**ABOUT THIS EXERCISE:**
Top to bottom, every record is to be copied word for word.

=-=-=-=-=

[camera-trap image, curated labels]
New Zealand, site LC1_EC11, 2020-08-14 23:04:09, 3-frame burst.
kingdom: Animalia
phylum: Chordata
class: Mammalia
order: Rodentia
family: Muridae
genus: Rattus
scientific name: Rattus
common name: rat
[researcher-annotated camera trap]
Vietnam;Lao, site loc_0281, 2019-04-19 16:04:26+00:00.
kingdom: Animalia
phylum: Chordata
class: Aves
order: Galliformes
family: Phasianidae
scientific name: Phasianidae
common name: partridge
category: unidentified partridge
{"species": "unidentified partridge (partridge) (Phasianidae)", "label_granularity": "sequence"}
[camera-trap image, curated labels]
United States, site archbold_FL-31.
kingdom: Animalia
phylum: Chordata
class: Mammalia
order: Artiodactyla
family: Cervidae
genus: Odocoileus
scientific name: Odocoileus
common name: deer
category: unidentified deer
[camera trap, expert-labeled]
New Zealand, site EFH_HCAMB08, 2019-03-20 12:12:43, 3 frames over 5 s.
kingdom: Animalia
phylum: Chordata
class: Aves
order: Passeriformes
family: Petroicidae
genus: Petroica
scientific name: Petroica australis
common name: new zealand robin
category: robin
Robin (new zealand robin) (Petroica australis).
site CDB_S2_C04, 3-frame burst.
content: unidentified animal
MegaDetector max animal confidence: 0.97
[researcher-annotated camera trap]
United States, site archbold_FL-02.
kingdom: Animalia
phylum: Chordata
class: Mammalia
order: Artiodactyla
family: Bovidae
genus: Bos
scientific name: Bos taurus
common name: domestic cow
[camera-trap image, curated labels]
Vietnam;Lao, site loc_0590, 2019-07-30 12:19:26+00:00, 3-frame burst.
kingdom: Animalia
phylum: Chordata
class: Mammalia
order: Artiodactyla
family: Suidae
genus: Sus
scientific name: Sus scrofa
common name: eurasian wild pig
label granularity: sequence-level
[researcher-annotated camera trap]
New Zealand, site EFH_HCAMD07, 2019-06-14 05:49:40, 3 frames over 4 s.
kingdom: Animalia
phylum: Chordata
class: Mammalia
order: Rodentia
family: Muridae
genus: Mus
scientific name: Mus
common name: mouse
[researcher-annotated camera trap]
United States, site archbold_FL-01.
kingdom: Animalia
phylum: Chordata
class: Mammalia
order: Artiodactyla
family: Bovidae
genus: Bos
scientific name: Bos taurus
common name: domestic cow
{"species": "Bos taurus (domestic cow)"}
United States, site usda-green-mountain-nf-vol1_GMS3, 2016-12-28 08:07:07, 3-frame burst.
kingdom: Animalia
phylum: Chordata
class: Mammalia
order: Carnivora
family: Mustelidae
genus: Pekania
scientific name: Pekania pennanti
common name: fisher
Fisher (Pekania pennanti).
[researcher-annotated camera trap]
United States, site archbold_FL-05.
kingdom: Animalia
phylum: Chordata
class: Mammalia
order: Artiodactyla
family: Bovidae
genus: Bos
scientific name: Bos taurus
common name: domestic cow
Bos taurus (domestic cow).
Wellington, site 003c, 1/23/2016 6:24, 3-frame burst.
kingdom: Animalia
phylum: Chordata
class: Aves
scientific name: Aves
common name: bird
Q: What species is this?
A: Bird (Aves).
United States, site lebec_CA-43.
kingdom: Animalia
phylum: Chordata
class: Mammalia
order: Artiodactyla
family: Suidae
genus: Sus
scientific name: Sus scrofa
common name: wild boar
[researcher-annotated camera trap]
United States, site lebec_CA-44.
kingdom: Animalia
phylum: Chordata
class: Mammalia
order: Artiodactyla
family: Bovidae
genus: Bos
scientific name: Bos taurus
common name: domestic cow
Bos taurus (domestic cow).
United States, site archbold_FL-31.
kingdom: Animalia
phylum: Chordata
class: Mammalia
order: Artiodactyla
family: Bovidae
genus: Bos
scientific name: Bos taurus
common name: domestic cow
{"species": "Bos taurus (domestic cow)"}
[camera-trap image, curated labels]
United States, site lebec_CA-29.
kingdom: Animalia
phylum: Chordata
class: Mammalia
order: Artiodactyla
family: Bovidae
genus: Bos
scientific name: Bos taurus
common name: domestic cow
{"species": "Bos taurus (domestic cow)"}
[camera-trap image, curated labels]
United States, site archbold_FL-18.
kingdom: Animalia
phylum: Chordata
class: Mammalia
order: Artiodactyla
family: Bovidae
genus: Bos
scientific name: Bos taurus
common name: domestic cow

=-=-=-=-=

**ANSWER SPACE:**
[camera-trap image, curated labels]
New Zealand, site LC1_EC11, 2020-08-14 23:04:09, 3-frame burst.
kingdom: Animalia
phylum: Chordata
class: Mammalia
order: Rodentia
family: Muridae
genus: Rattus
scientific name: Rattus
common name: rat
[researcher-annotated camera trap]
Vietnam;Lao, site loc_0281, 2019-04-19 16:04:26+00:00.
kingdom: Animalia
phylum: Chordata
class: Aves
order: Galliformes
family: Phasianidae
scientific name: Phasianidae
common name: partridge
category: unidentified partridge
{"species": "unidentified partridge (partridge) (Phasianidae)", "label_granularity": "sequence"}
[camera-trap image, curated labels]
United States, site archbold_FL-31.
kingdom: Animalia
phylum: Chordata
class: Mammalia
order: Artiodactyla
family: Cervidae
genus: Odocoileus
scientific name: Odocoileus
common name: deer
category: unidentified deer
[camera trap, expert-labeled]
New Zealand, site EFH_HCAMB08, 2019-03-20 12:12:43, 3 frames over 5 s.
kingdom: Animalia
phylum: Chordata
class: Aves
order: Passeriformes
family: Petroicidae
genus: Petroica
scientific name: Petroica australis
common name: new zealand robin
category: robin
Robin (new zealand robin) (Petroica australis).
site CDB_S2_C04, 3-frame burst.
content: unidentified animal
MegaDetector max animal confidence: 0.97
[researcher-annotated camera trap]
United States, site archbold_FL-02.
kingdom: Animalia
phylum: Chordata
class: Mammalia
order: Artiodactyla
family: Bovidae
genus: Bos
scientific name: Bos taurus
common name: domestic cow
[camera-trap image, curated labels]
Vietnam;Lao, site loc_0590, 2019-07-30 12:19:26+00:00, 3-frame burst.
kingdom: Animalia
phylum: Chordata
class: Mammalia
order: Artiodactyla
family: Suidae
genus: Sus
scientific name: Sus scrofa
common name: eurasian wild pig
label granularity: sequence-level
[researcher-annotated camera trap]
New Zealand, site EFH_HCAMD07, 2019-06-14 05:49:40, 3 frames over 4 s.
kingdom: Animalia
phylum: Chordata
class: Mammalia
order: Rodentia
family: Muridae
genus: Mus
scientific name: Mus
common name: mouse
[researcher-annotated camera trap]
United States, site archbold_FL-01.
kingdom: Animalia
phylum: Chordata
class: Mammalia
order: Artiodactyla
family: Bovidae
genus: Bos
scientific name: Bos taurus
common name: domestic cow
{"species": "Bos taurus (domestic cow)"}
United States, site usda-green-mountain-nf-vol1_GMS3, 2016-12-28 08:07:07, 3-frame burst.
kingdom: Animalia
phylum: Chordata
class: Mammalia
order: Carnivora
family: Mustelidae
genus: Pekania
scientific name: Pekania pennanti
common name: fisher
Fisher (Pekania pennanti).
[researcher-annotated camera trap]
United States, site archbold_FL-05.
kingdom: Animalia
phylum: Chordata
class: Mammalia
order: Artiodactyla
family: Bovidae
genus: Bos
scientific name: Bos taurus
common name: domestic cow
Bos taurus (domestic cow).
Wellington, site 003c, 1/23/2016 6:24, 3-frame burst.
kingdom: Animalia
phylum: Chordata
class: Aves
scientific name: Aves
common name: bird
Q: What species is this?
A: Bird (Aves).
United States, site lebec_CA-43.
kingdom: Animalia
phylum: Chordata
class: Mammalia
order: Artiodactyla
family: Suidae
genus: Sus
scientific name: Sus scrofa
common name: wild boar
[researcher-annotated camera trap]
United States, site lebec_CA-44.
kingdom: Animalia
phylum: Chordata
class: Mammalia
order: Artiodactyla
family: Bovidae
genus: Bos
scientific name: Bos taurus
common name: domestic cow
Bos taurus (domestic cow).
United States, site archbold_FL-31.
kingdom: Animalia
phylum: Chordata
class: Mammalia
order: Artiodactyla
family: Bovidae
genus: Bos
scientific name: Bos taurus
common name: domestic cow
{"species": "Bos taurus (domestic cow)"}
[camera-trap image, curated labels]
United States, site lebec_CA-29.
kingdom: Animalia
phylum: Chordata
class: Mammalia
order: Artiodactyla
family: Bovidae
genus: Bos
scientific name: Bos taurus
common name: domestic cow
{"species": "Bos taurus (domestic cow)"}
[camera-trap image, curated labels]
United States, site archbold_FL-18.
kingdom: Animalia
phylum: Chordata
class: Mammalia
order: Artiodactyla
family: Bovidae
genus: Bos
scientific name: Bos taurus
common name: domestic cow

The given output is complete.